How to Share Hard Ideas
Paul Krugman, economist, wrote an essay in 1996 called "Ricardo's Difficult Idea". It's about Comparative Advantage, and more generally about how to help smart people understand non-obvious concepts, and in particular how to explain model-based thinking. BLUF:
- Recognize what others don't know
- Explain deeply, with a foundation of fundamentals
- Justify insight modeling itself
From the beginning of his discussion, Krugman's diagnosis:
At the deepest level, opposition to comparative advantage – like opposition to the theory of evolution – reflects the aversion of many intellectuals to an essentially mathematical way of understanding the world. Both comparative advantage and natural selection are ideas grounded, at base, in mathematical models – simple models that can be stated without actually writing down any equations, but mathematical models all the same. The hostility that both evolutionary theorists and economists encounter from humanists arises from the fact that both fields lie on the front line of the war between C.P. Snow's two cultures: territory that humanists feel is rightfully theirs, but which has been invaded by aliens armed with equations and computers.
... and from his conclusion, Krugman's prescription:
5. What can be done?
I cannot offer any grand strategy for dealing with the aversion of intellectuals to Ricardo's difficult idea. No matter what economists do, we can be sure that ten years from now the talk shows and the op-ed pages will still be full of men and women who regard themselves as experts on the global economy, but do not know or want to know about comparative advantage. Still, the diagnosis I have offered here provides some tactical hints:
(i) Take ignorance seriously: I am convinced that many economists, when they try to argue in favor of free trade, make the mistake of overestimating both their opponents and their audience. They cannot believe that famous intellectuals who write and speak often about world trade could be entirely ignorant of the most basic ideas. But they are – and so are their readers. This makes the task of explaining the benefits of trade harder – but it also means that it is remarkably easy to make fools of your opponents, catching them in elementary errors of logic and fact. This is playing dirty, and I advocate it strongly.
(ii) Adopt the stance of rebel: There is nothing that plays worse in our culture than seeming to be the stodgy defender of old ideas, no matter how true those ideas may be. Luckily, at this point the orthodoxy of the academic economists is very much a minority position among intellectuals in general; one can seem to be a courageous maverick, boldly challenging the powers that be, by reciting the contents of a standard textbook. It has worked for me!
(iii) Don't take simple things for granted: It is crucial, when trying to communicate Ricardo's idea to a broader audience, to stop and try to put yourself in the position of someone who does not know economics. Arguments must be built from the ground up – don't assume that people understand why it is reasonable to assume constant employment, or a self-correcting trade balance, or even that similar workers tend to be paid similar wages in different industries.

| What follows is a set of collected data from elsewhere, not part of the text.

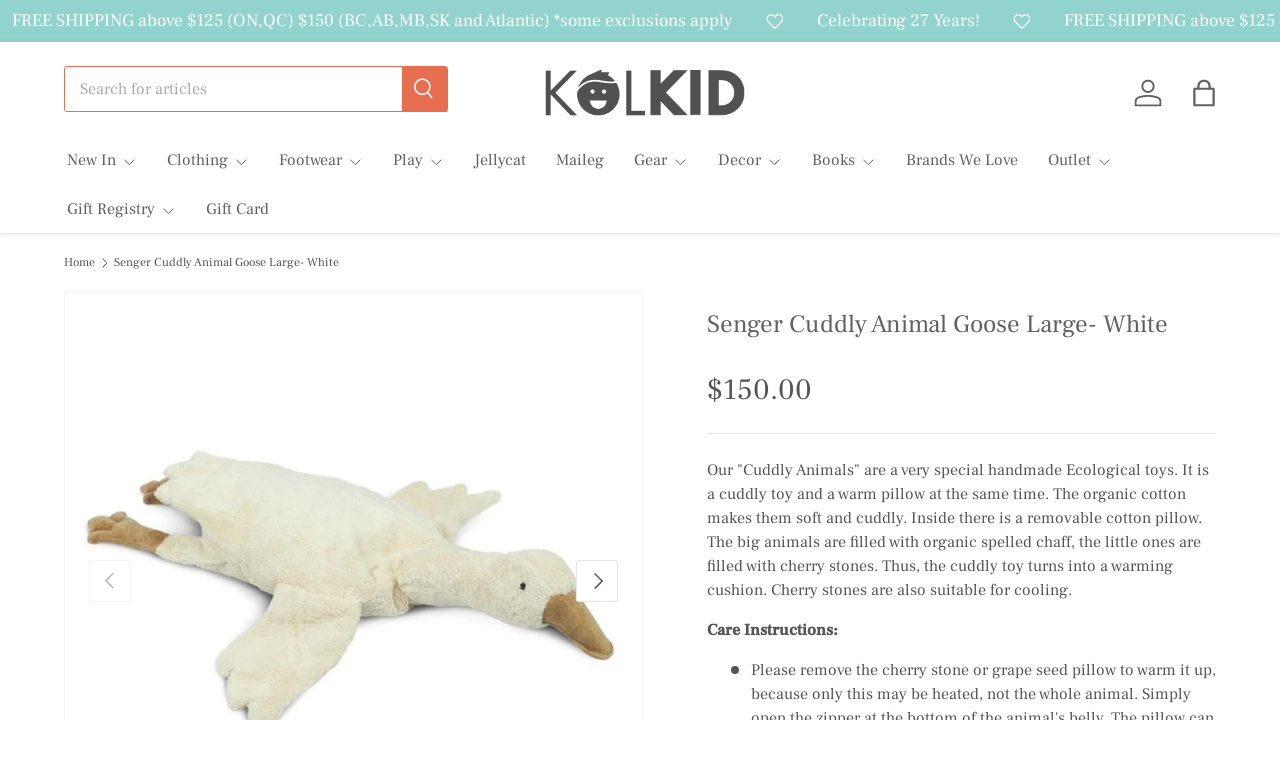

--- FILE ---
content_type: text/javascript
request_url: https://cdn.boostcommerce.io/widget-integration/theme/customization/kol-kid.myshopify.com/0ZKGpDT9_q/customization-1719982196104.js
body_size: 144
content:
/*********************** Custom JS for Boost AI Search & Discovery  ************************/
function afterRender() {
  const productItems = document.querySelectorAll('.boost-sd__product-item');
  productItems.forEach((productItem) => {
      let data = JSON.parse(productItem.getAttribute('data-product'));
      let variants = JSON.parse(data.variants);
      let optionEls = productItem.querySelectorAll('.boost-sd__radio-input');
      optionEls.forEach((optionEl) => { 
          let optionElText = optionEl.value;
          if (!checkOptionAvailable(variants, optionElText)) {
              optionEl.closest('.boost-sd__product-swatch-option').classList.add('sold-out');
          }
      })
  });
}

function checkOptionAvailable(variants, optName) { 
    for (let i = 0; i < variants.length; i++) { 
        if (variants[i].title.includes(optName) && variants[i].available) { 
            return true;
            break;
        }
    }
    return false;
}

// Register the custom function with the scope 'filter' 
boostWidgetIntegration.regisCustomization(afterRender, 'filter');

(iv) Justify modeling: Do not presume, as I did, that people accept and understand the idea that models facilitate understanding. Most intellectuals don't accept that idea, and must be persuaded or at least put on notice that it is an issue. It is particularly useful to have some clear examples of how "common sense" can be misleading, and a simple model can clarify matters immensely. (My recent favorite involves the "dollarization" of Russia. It is not easy to convince a non-economist that when gangsters hoard $100 bills in Vladivostock, this is a capital outflow from Russia's point of view – and that it has the same effects on the US economy as if that money was put in a New York bank. But if you can get the point across, you have also taught an object lesson in why economists who think in terms of models have an advantage over people who do economics by catch-phrase). None of this is going to be easy. Ricardo's idea is truly, madly, deeply difficult. But it is also utterly true, immensely sophisticated – and extremely relevant to the modern world.